I bilanci sono importanti ma è anche fondamentale guardare avanti, perché mancano all’appello tanti altri provvedimenti complementari che vadano a rafforzare questo iter legislativo di riforme, a partire dall’approvazione del disegno di legge che introduce i delitti contro la fauna e la flora (presentato pochi giorni fa). Dopo l’approvazione della legge sugli ecoreati, Governo e Parlamento si erano assunti l’impegno di riprendere gli emendamenti accantonati che trattavano proprio i delitti conto la fauna e la flora. Una promessa rispettata a cui però devono seguire i fatti e una rapida approvazione.
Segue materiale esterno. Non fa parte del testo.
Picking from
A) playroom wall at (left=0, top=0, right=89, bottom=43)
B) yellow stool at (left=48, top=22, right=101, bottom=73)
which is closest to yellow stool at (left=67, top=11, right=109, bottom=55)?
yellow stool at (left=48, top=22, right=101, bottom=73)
In Italia negli ultimi sette anni, dal 2009 al 2015, ogni giorno sono state registrate 20 infrazioni contro la fauna selvatica, denunciate 16,5 persone ed effettuati quasi 7 sequestri. Bracconaggio e commercio illegale di specie animali protette sono alcuni dei reati più diffusi in Italia ai danni degli animali. Per questo, chiediamo l’urgenza di un’efficace attenzione alla salvaguardia di questa componente essenziale della biodiversità, a partire dall’adeguamento della tutela legislativa in tema di delitti contro la fauna, oggi ricadenti solo tra i cosiddetti “reati minori”. Chiediamo, quindi, al Parlamento di introdurre nel codice penale i delitti contro la fauna. Con questa legge, bracconieri ed ecocriminali non la faranno più franca e sarà possibile colpire con grande efficacia chi fino ad oggi uccide impunemente, ogni giorno, lupi, ibis o orsi e sottrae natura all’ambiente in cui viviamo contando sull’impunità.